Geology 104 – Class Demonstration Projects

Purpose: This exercise is to show that you can

  • design, trouble-shoot and present a hands-on science activity for elementary or middle-school students
  • explain the underlying scientific principle demonstrated

What should be in your “live” presentation

  • 2-5 minute explanation of the scientific principle illustrated by the activity, including how the activity will show this:

Example: Clouds in a Soda-bottle lab

What the activity will demonstrate is two scientific processes at work in cloud formation

  1. adiabatic or expansional cooling of water vapor by changes in pressure. The lab will show this by the squeezing and releasing of the soda bottle. The releasing part represents the reduction in pressure that water vapor experiences as it rises higher in the atmosphere where the pressure is less
  2. need for a seed (condensation nucleus) for the water to start the change from a vapor to a liquid. The lab will show this by using smoke for the condensation nuclei and trying the experiment with and without the smoke.
  • Demonstration of how to set up the equipment and a run-through of the experiment itself (10-15 minutes). If the activity itself (as done by the kids) will take longer, you can present an abbreviated version.

Example: “Heating Land and Water”: show what equipment is needed and how to set it up, (e.g. explain how high to fill the cups, how to support the lights, and the ever important paper towels), let the sun shine for enough time to show a degree change or so, turn off the light (explain why it’s important to move the light away from the cups) and then show the (already completed) data table and (already drawn) graph, explaining the expected differences in land vs. water data.

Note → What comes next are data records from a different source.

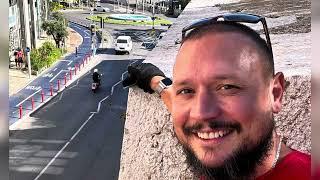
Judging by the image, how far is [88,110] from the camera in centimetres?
1545

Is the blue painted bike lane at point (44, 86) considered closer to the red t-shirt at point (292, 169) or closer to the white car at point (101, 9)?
the red t-shirt at point (292, 169)

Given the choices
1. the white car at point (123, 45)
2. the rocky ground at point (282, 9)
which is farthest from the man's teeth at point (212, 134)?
the white car at point (123, 45)

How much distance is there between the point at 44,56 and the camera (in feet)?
67.2

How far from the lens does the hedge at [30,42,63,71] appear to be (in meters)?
19.1

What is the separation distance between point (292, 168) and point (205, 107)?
354 millimetres

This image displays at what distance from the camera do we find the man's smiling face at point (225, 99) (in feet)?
6.13

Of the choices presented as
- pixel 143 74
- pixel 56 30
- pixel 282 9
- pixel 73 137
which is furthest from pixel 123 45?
pixel 143 74

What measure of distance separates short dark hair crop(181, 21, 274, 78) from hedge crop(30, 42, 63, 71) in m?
17.6

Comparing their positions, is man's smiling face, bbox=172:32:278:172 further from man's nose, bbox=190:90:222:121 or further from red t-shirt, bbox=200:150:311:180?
red t-shirt, bbox=200:150:311:180

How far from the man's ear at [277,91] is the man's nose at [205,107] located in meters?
0.21

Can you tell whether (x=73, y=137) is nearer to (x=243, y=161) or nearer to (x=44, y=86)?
(x=44, y=86)

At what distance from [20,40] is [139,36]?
8.97 m

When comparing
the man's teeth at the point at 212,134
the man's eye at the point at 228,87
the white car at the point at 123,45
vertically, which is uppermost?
the man's eye at the point at 228,87

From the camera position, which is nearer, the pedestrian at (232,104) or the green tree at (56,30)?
the pedestrian at (232,104)
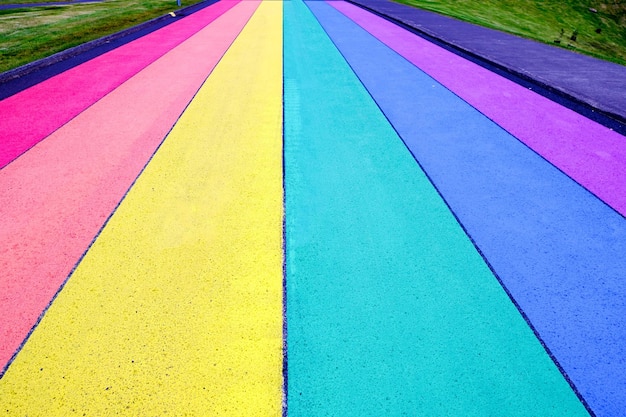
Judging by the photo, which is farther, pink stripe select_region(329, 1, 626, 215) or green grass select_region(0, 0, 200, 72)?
green grass select_region(0, 0, 200, 72)

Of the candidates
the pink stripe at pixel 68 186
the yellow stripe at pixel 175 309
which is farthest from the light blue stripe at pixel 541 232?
the pink stripe at pixel 68 186

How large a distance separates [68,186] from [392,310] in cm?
405

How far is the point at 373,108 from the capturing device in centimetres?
639

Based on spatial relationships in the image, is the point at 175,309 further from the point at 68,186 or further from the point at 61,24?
the point at 61,24

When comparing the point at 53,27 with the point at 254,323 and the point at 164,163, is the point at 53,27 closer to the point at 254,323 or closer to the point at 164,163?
the point at 164,163

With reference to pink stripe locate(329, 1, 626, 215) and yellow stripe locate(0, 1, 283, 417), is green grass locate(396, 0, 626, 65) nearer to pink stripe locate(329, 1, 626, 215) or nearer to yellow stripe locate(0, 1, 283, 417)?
pink stripe locate(329, 1, 626, 215)

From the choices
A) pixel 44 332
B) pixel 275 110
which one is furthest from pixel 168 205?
pixel 275 110

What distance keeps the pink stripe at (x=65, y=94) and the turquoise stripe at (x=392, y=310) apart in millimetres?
4055

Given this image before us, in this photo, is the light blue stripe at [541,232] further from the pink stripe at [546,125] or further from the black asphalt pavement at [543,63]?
the black asphalt pavement at [543,63]

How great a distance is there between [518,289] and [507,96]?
16.8ft

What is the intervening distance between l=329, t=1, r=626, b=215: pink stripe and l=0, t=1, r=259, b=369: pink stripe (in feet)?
18.2

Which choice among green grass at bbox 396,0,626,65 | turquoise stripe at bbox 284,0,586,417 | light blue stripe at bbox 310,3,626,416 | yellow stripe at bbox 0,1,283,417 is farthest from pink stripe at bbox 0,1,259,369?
green grass at bbox 396,0,626,65

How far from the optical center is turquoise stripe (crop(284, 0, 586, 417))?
2307 mm

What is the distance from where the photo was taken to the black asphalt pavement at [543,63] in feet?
21.2
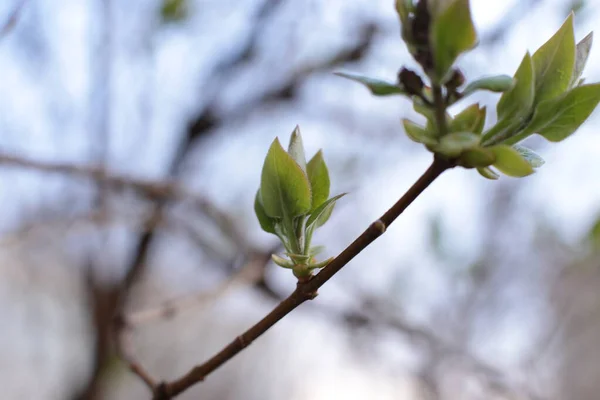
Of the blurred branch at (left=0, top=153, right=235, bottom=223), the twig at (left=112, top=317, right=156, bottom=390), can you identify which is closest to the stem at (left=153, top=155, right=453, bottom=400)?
the twig at (left=112, top=317, right=156, bottom=390)

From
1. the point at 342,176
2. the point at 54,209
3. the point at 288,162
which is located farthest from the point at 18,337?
the point at 288,162

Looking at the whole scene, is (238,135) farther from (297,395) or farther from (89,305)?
(297,395)

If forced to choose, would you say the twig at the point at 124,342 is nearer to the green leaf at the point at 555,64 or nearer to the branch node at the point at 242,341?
the branch node at the point at 242,341

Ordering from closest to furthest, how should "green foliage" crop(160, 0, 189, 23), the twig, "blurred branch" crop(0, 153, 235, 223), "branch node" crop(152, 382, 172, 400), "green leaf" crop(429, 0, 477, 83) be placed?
"green leaf" crop(429, 0, 477, 83), "branch node" crop(152, 382, 172, 400), the twig, "blurred branch" crop(0, 153, 235, 223), "green foliage" crop(160, 0, 189, 23)

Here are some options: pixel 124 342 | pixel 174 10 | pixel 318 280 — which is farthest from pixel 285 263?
pixel 174 10

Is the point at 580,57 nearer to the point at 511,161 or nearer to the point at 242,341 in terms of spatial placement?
the point at 511,161

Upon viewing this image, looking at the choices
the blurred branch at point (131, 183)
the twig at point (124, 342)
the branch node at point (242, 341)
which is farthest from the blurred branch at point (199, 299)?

  • Conclusions (1-2 minutes). Short recap of why it works, what grade-level is appropriate, any questions from the audience

Instructions:

1. Research the demonstration or lab activity. Resources include the Internet (Google, etc) the library, or other teachers (this last is most feasible if you have kids in school).Here’s a list to get you started:

(look at the related links, too)

(Rodney is my hero!!)

and there’s always Bill Nye the Science guy online somewhere….

2. General considerations

The presentation itself should take no longer than 20 minutes.